> Problem to solve
Copy the lines exactly. Begin at the first line of the data and stop after the line with "genus: Nanger".

Source data:
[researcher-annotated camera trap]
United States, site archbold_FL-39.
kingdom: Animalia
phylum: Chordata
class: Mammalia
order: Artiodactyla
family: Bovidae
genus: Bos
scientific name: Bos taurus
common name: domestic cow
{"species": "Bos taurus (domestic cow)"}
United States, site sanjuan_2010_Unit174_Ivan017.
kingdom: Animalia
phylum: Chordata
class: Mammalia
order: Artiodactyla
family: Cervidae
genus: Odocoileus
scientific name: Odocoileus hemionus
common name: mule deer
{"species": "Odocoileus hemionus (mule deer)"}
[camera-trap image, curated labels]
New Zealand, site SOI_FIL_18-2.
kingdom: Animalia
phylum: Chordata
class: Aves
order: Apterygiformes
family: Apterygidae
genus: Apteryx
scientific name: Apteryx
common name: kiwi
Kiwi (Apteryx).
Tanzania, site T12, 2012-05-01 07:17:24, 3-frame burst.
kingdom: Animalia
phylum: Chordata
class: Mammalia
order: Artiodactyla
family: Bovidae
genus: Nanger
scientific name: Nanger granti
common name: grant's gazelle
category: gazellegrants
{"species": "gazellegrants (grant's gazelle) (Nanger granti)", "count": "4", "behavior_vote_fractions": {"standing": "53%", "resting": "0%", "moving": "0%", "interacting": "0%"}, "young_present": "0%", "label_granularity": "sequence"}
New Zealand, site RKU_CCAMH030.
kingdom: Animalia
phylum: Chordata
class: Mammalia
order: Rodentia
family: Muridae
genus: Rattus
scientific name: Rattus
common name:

> Answer below
[researcher-annotated camera trap]
United States, site archbold_FL-39.
kingdom: Animalia
phylum: Chordata
class: Mammalia
order: Artiodactyla
family: Bovidae
genus: Bos
scientific name: Bos taurus
common name: domestic cow
{"species": "Bos taurus (domestic cow)"}
United States, site sanjuan_2010_Unit174_Ivan017.
kingdom: Animalia
phylum: Chordata
class: Mammalia
order: Artiodactyla
family: Cervidae
genus: Odocoileus
scientific name: Odocoileus hemionus
common name: mule deer
{"species": "Odocoileus hemionus (mule deer)"}
[camera-trap image, curated labels]
New Zealand, site SOI_FIL_18-2.
kingdom: Animalia
phylum: Chordata
class: Aves
order: Apterygiformes
family: Apterygidae
genus: Apteryx
scientific name: Apteryx
common name: kiwi
Kiwi (Apteryx).
Tanzania, site T12, 2012-05-01 07:17:24, 3-frame burst.
kingdom: Animalia
phylum: Chordata
class: Mammalia
order: Artiodactyla
family: Bovidae
genus: Nanger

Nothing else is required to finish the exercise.